My first base coach won’t let me practice kissing, I hate baseball.
Welcome to your 40s. The only shoes you can tolerate are running, but you won’t be doing any of that anymore.
RIP Ronaldo’s Moth. The world’s most famous footballing insect has died after a long and illustrious career. He was 6 weeks old.
For $600 and a box of Little Debbie snacks, I’ll smuggle you into Ireland where you can live out your days with a bog witch of your choosing.
20’s: need to look cool when I go out
30’s: need to look cool and be comfortable when I go out
40’s: need to be comfortable when I go out
50’s: I don’t need to go out
DETECTIVE: Where were you on the night of July 11th?
WALDO: (slides book across the table) You tell me, boss.
And ladies, keying cars is very 2010 lol all you need to do is ask to drive his car and you take it and speed pass every speed camera in your city. And just return his car back to him like nothing happened.
[being mugged]
ME: can i keep things of sentimental value?
ROBBER: ok
ME:[pulling things from wallet] my favorite cash…my lucky debit card
“I love you but I don’t trust you,” I say to my dog as I put cheese and crackers on the table.
Cleaned bathroom sink half hour ago.
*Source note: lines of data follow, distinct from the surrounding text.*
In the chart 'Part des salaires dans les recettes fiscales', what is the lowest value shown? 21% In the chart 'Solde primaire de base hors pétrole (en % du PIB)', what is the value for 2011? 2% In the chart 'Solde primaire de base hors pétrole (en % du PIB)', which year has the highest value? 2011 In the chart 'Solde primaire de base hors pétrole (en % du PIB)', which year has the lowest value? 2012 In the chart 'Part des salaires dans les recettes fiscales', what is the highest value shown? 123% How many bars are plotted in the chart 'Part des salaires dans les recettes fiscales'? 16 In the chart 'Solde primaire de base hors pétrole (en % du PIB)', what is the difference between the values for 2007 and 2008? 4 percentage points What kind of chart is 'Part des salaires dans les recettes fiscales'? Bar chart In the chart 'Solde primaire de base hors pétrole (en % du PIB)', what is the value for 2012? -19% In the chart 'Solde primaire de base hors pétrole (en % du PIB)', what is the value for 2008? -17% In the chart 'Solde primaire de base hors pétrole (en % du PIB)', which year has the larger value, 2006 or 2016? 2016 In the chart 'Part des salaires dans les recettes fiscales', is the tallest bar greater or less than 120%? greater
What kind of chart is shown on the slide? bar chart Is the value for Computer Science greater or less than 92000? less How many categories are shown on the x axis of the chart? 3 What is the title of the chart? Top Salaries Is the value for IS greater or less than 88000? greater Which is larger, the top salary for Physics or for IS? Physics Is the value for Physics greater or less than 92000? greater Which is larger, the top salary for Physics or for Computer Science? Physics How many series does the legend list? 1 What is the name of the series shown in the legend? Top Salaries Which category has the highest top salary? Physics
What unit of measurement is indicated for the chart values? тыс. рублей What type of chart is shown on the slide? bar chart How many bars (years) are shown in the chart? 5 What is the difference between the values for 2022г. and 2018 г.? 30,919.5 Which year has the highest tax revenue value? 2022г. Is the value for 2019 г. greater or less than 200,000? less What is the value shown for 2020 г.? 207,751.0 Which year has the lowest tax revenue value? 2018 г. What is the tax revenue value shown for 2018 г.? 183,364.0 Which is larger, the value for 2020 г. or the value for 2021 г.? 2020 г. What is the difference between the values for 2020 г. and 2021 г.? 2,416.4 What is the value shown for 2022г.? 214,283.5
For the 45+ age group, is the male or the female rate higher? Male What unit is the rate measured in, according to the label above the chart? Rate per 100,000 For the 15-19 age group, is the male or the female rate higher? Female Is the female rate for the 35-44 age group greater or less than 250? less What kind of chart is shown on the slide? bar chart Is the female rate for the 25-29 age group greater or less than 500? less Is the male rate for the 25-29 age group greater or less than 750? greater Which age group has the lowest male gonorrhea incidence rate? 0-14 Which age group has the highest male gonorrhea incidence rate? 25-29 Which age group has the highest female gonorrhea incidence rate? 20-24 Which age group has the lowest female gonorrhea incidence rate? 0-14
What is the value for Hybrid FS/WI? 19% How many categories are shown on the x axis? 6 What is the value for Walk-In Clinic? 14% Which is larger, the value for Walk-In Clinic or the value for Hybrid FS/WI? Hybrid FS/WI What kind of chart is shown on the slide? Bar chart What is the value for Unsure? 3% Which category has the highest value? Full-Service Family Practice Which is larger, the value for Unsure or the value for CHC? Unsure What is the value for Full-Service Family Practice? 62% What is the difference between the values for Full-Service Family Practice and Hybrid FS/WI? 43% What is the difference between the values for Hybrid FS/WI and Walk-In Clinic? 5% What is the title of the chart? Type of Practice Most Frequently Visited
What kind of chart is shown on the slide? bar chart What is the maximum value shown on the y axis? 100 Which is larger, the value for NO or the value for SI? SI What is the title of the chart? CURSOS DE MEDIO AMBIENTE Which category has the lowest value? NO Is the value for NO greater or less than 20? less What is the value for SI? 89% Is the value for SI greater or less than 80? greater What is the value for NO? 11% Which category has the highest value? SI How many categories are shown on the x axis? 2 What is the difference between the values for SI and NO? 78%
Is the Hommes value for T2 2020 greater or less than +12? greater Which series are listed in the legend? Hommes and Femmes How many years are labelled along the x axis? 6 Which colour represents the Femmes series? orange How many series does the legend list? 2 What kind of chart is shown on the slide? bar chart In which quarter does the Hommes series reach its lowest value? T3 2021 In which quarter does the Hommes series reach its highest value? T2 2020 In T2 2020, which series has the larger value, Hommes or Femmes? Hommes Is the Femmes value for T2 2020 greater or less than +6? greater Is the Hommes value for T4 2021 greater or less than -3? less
Then trimmed mustache over sink. Oh … That’s what all those women I lived with were complaining about.
I’ve said it before. If Clifford was a Big Red Cat, everyone would be dead.
“I’m sorry, but are you suggesting what I think you’re suggesting?” -Fun way to confuse a waiter who just suggested a menu item
Caesar: Et tu, Brute?
Brutus: We told you not to wear Crocs.